Start of Entries provided

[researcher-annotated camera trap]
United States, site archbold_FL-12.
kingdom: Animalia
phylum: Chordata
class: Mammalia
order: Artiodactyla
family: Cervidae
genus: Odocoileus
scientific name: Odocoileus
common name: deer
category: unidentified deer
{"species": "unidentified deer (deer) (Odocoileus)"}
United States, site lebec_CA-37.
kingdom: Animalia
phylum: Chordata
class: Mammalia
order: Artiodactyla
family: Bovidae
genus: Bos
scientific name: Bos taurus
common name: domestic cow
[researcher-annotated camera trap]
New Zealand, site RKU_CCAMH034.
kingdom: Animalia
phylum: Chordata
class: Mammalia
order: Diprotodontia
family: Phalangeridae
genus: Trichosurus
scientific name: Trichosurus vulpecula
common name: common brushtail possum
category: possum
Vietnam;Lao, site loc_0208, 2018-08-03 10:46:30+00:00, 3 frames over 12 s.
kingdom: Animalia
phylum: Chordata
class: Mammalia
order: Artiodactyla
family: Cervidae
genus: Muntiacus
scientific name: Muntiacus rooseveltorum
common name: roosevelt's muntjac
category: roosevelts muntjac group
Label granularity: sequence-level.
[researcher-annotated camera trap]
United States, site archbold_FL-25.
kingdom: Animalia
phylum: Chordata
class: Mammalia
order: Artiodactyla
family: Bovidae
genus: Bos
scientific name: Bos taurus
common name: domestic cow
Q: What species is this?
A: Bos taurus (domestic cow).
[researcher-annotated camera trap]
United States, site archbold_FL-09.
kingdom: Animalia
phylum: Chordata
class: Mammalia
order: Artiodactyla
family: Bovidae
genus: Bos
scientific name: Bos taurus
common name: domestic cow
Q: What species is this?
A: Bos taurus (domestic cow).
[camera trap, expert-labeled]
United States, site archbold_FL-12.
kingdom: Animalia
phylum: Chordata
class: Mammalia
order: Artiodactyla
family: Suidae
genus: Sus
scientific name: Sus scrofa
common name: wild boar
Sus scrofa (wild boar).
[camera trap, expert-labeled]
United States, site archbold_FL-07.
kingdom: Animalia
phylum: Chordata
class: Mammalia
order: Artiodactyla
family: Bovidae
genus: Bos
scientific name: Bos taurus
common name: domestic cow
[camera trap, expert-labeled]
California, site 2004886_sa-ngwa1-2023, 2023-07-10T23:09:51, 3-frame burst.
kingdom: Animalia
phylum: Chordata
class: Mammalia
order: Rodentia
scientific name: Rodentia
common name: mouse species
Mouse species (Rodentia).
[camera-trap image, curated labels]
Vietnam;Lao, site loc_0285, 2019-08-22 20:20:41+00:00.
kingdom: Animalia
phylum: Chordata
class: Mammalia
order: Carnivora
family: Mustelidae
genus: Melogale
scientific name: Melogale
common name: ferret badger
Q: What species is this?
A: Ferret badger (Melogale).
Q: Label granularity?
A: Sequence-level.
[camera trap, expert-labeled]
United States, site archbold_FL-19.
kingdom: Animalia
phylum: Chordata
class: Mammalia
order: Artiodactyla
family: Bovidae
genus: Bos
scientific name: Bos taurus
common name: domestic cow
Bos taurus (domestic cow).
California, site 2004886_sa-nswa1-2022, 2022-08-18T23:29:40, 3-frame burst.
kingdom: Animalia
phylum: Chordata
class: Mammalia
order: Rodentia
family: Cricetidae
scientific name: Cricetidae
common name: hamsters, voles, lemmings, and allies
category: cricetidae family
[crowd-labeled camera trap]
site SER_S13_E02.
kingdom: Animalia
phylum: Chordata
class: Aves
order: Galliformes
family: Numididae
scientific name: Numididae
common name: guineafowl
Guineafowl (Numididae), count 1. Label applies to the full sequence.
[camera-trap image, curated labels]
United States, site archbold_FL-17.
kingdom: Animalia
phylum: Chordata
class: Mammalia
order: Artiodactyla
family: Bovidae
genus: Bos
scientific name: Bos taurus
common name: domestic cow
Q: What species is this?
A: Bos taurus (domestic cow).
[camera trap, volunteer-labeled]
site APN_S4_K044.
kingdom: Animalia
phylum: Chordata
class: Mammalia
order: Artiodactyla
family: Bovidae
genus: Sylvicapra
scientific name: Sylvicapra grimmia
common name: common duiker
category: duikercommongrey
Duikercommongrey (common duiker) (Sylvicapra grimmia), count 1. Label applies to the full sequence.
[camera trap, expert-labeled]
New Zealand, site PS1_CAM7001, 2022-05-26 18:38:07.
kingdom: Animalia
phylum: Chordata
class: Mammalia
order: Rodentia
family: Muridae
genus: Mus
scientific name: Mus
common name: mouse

End of Entries provided

Task requirements ->
Reproduce the data in its entirety. Keep every character unchanged.

Problem solution ->
[researcher-annotated camera trap]
United States, site archbold_FL-12.
kingdom: Animalia
phylum: Chordata
class: Mammalia
order: Artiodactyla
family: Cervidae
genus: Odocoileus
scientific name: Odocoileus
common name: deer
category: unidentified deer
{"species": "unidentified deer (deer) (Odocoileus)"}
United States, site lebec_CA-37.
kingdom: Animalia
phylum: Chordata
class: Mammalia
order: Artiodactyla
family: Bovidae
genus: Bos
scientific name: Bos taurus
common name: domestic cow
[researcher-annotated camera trap]
New Zealand, site RKU_CCAMH034.
kingdom: Animalia
phylum: Chordata
class: Mammalia
order: Diprotodontia
family: Phalangeridae
genus: Trichosurus
scientific name: Trichosurus vulpecula
common name: common brushtail possum
category: possum
Vietnam;Lao, site loc_0208, 2018-08-03 10:46:30+00:00, 3 frames over 12 s.
kingdom: Animalia
phylum: Chordata
class: Mammalia
order: Artiodactyla
family: Cervidae
genus: Muntiacus
scientific name: Muntiacus rooseveltorum
common name: roosevelt's muntjac
category: roosevelts muntjac group
Label granularity: sequence-level.
[researcher-annotated camera trap]
United States, site archbold_FL-25.
kingdom: Animalia
phylum: Chordata
class: Mammalia
order: Artiodactyla
family: Bovidae
genus: Bos
scientific name: Bos taurus
common name: domestic cow
Q: What species is this?
A: Bos taurus (domestic cow).
[researcher-annotated camera trap]
United States, site archbold_FL-09.
kingdom: Animalia
phylum: Chordata
class: Mammalia
order: Artiodactyla
family: Bovidae
genus: Bos
scientific name: Bos taurus
common name: domestic cow
Q: What species is this?
A: Bos taurus (domestic cow).
[camera trap, expert-labeled]
United States, site archbold_FL-12.
kingdom: Animalia
phylum: Chordata
class: Mammalia
order: Artiodactyla
family: Suidae
genus: Sus
scientific name: Sus scrofa
common name: wild boar
Sus scrofa (wild boar).
[camera trap, expert-labeled]
United States, site archbold_FL-07.
kingdom: Animalia
phylum: Chordata
class: Mammalia
order: Artiodactyla
family: Bovidae
genus: Bos
scientific name: Bos taurus
common name: domestic cow
[camera trap, expert-labeled]
California, site 2004886_sa-ngwa1-2023, 2023-07-10T23:09:51, 3-frame burst.
kingdom: Animalia
phylum: Chordata
class: Mammalia
order: Rodentia
scientific name: Rodentia
common name: mouse species
Mouse species (Rodentia).
[camera-trap image, curated labels]
Vietnam;Lao, site loc_0285, 2019-08-22 20:20:41+00:00.
kingdom: Animalia
phylum: Chordata
class: Mammalia
order: Carnivora
family: Mustelidae
genus: Melogale
scientific name: Melogale
common name: ferret badger
Q: What species is this?
A: Ferret badger (Melogale).
Q: Label granularity?
A: Sequence-level.
[camera trap, expert-labeled]
United States, site archbold_FL-19.
kingdom: Animalia
phylum: Chordata
class: Mammalia
order: Artiodactyla
family: Bovidae
genus: Bos
scientific name: Bos taurus
common name: domestic cow
Bos taurus (domestic cow).
California, site 2004886_sa-nswa1-2022, 2022-08-18T23:29:40, 3-frame burst.
kingdom: Animalia
phylum: Chordata
class: Mammalia
order: Rodentia
family: Cricetidae
scientific name: Cricetidae
common name: hamsters, voles, lemmings, and allies
category: cricetidae family
[crowd-labeled camera trap]
site SER_S13_E02.
kingdom: Animalia
phylum: Chordata
class: Aves
order: Galliformes
family: Numididae
scientific name: Numididae
common name: guineafowl
Guineafowl (Numididae), count 1. Label applies to the full sequence.
[camera-trap image, curated labels]
United States, site archbold_FL-17.
kingdom: Animalia
phylum: Chordata
class: Mammalia
order: Artiodactyla
family: Bovidae
genus: Bos
scientific name: Bos taurus
common name: domestic cow
Q: What species is this?
A: Bos taurus (domestic cow).
[camera trap, volunteer-labeled]
site APN_S4_K044.
kingdom: Animalia
phylum: Chordata
class: Mammalia
order: Artiodactyla
family: Bovidae
genus: Sylvicapra
scientific name: Sylvicapra grimmia
common name: common duiker
category: duikercommongrey
Duikercommongrey (common duiker) (Sylvicapra grimmia), count 1. Label applies to the full sequence.
[camera trap, expert-labeled]
New Zealand, site PS1_CAM7001, 2022-05-26 18:38:07.
kingdom: Animalia
phylum: Chordata
class: Mammalia
order: Rodentia
family: Muridae
genus: Mus
scientific name: Mus
common name: mouse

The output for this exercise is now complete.